This is a tricky question. I remember being baffled by it when my first coach, Valerie, put it to me over 20 years ago. “My bottom line? How much I’m making, of course,” I responded thinking, isn’t that what everyone wants?

She challenged me further. What truly made me feel that I was a success, she asked.

I’ll never forget what a career counselor told me years before Valerie’s inquiry. I had wanted to get a job as an arts administrator when my children were still small. What I thought I wanted was to have a valid reason to leave the house, earn a paycheck and wear pumps. In preparation for applying for that job, I’d gone to my alma mater for help with my resume. The woman in the Career Services department listened as I described my lifestyle–at home with three kids, teaching art to elementary school students two days a week after school, and exhibiting my work at craft fairs. To my surprise, her response was, “Many people would LOVE the life you’ve created.”

Really? I wondered. Really, I now know.

But guess what? Joy and happiness can’t be measured. As a camper, in my childhood, there was a Merit Chart posted on the side of the main lodge, a grand old white colonial house in Bantam, Connecticut. Each camper’s name was listed on the left. Then, every possible achievement from archery skills to swimming levels and trailblazing aptitudes (fire-building, setting up tents, etc.), were listed above to the right. You got a gold star each time you completed an activity that was up there.

I could visually measure where I stood among my fellow campers. If I worked harder, my gold stars would extend further to the right than theirs. It felt do-able, clear and safe. If I have the most stars, I must be doing well was my way of thinking back then. For so many years, that model worked. If I’m ahead, I’m winning.

But as the years passed by, I noticed that even though I was in the black, I wasn’t necessarily as happy as I thought I’d be. My coach pointed out that my Ladder of Success might be leaning against the wrong wall.

What I know makes me happiest now is work that brings me closer to my clients–coaching, leading retreats and Mastermind Groups and having these women share openly and intimately about their lives. Enough with the gold stars and outward symbols of success. I want to know what’s happening behind the trophies and certificates.

I have a slew of spiritual tools that I combine with my coaching strategies.

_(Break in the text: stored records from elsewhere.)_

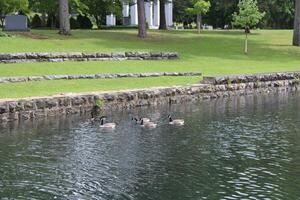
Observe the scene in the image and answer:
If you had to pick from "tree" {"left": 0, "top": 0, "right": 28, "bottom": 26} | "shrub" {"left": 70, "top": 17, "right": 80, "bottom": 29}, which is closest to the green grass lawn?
"tree" {"left": 0, "top": 0, "right": 28, "bottom": 26}

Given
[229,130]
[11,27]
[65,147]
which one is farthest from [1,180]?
[11,27]

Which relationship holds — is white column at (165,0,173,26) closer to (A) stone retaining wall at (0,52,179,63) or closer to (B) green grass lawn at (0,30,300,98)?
(B) green grass lawn at (0,30,300,98)

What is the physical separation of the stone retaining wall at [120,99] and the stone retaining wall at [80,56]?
7823mm

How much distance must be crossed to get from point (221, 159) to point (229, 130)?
497 cm

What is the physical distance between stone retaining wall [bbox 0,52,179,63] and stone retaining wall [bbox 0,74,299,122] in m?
7.82

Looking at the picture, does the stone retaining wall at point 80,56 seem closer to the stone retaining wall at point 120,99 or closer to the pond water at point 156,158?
the stone retaining wall at point 120,99

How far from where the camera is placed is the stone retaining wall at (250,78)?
33.2 metres

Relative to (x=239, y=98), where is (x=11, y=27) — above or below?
above

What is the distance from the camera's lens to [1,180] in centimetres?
1498

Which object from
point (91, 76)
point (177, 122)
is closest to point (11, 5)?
point (91, 76)

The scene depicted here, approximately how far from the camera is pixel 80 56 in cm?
3756

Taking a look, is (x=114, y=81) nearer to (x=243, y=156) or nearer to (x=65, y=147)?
(x=65, y=147)

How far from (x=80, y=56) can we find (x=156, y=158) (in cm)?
2115

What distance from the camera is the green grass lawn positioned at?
Answer: 98.4 feet
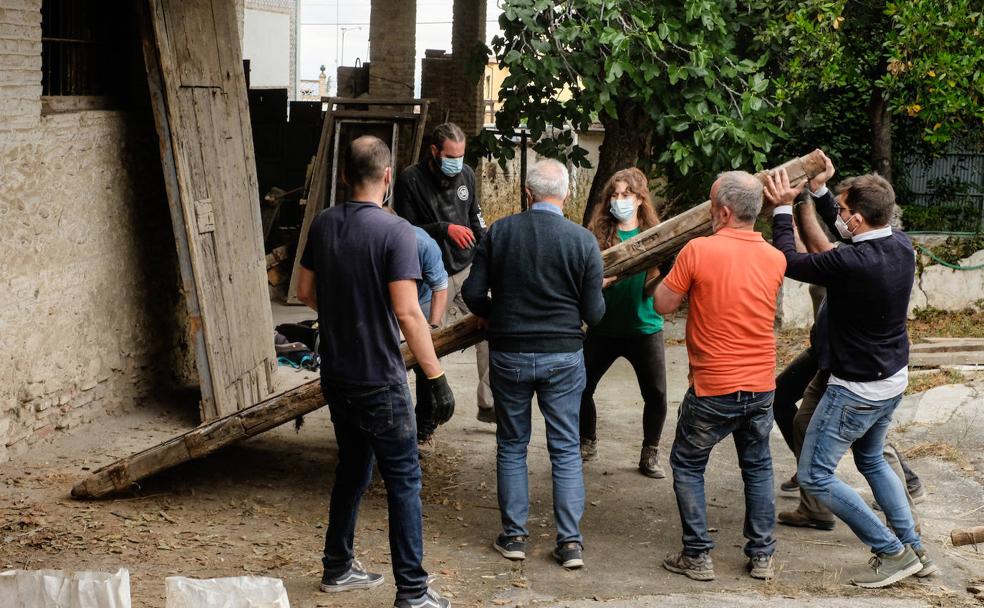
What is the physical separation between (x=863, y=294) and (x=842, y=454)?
75 cm

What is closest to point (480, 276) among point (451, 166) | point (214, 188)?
point (451, 166)

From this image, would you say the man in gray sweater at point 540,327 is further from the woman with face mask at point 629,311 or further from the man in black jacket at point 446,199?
the man in black jacket at point 446,199

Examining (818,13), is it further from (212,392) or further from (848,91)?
(212,392)

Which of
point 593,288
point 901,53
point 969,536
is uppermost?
point 901,53

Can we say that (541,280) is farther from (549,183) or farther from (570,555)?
(570,555)

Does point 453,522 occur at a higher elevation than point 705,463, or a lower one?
lower

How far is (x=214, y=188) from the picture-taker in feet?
23.8

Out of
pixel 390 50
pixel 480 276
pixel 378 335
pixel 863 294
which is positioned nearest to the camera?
pixel 378 335

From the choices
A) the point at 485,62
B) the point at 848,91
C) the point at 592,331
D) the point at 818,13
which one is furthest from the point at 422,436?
the point at 848,91

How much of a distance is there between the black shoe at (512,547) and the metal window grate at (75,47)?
3.98 m

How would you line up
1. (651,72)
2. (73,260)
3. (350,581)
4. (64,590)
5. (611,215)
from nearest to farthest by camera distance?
(64,590)
(350,581)
(611,215)
(73,260)
(651,72)

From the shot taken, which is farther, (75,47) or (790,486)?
(75,47)

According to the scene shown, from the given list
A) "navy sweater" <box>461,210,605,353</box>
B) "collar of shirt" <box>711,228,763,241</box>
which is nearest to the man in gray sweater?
"navy sweater" <box>461,210,605,353</box>

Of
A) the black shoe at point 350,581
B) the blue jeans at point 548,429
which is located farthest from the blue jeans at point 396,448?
the blue jeans at point 548,429
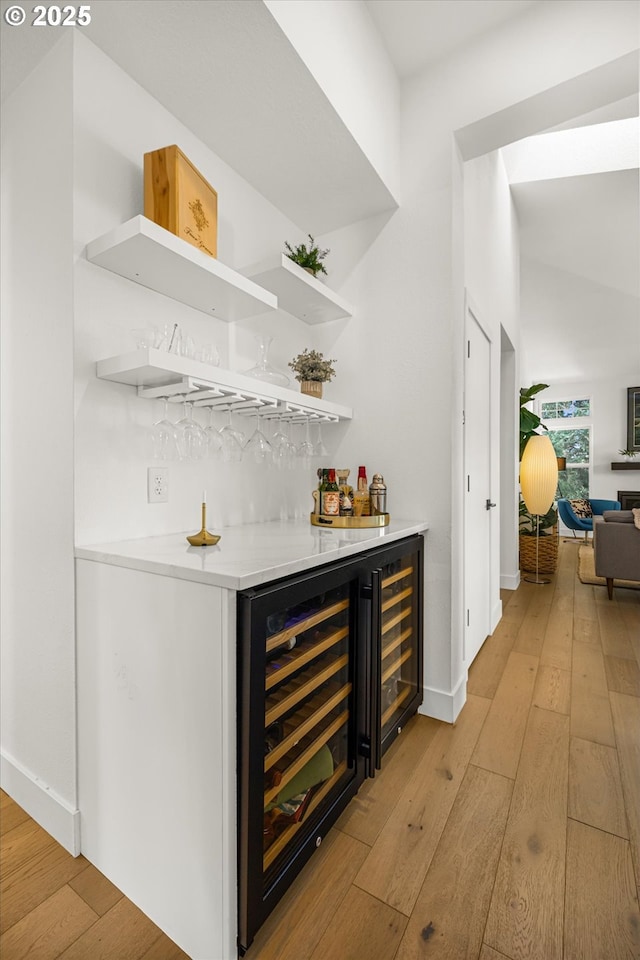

Asking a client to ‘trust the process’ is a leap of faith. Suggesting that she ‘allow the Universe to manifest’ her particular request takes courage and deep belief. Wayne Dyer said, “When you believe it, you’ll see it.” More and more, the clients I’m attracting know that success is much more than a dollar amount and that letting go of control, trusting the Greater Good and not micro-managing, have yielded greater successes than they could have dreamed up themselves.

How I measure my success today is my own peace of mind, joy, and feeling of abundance achieved by recognizing my value and not having my means define me.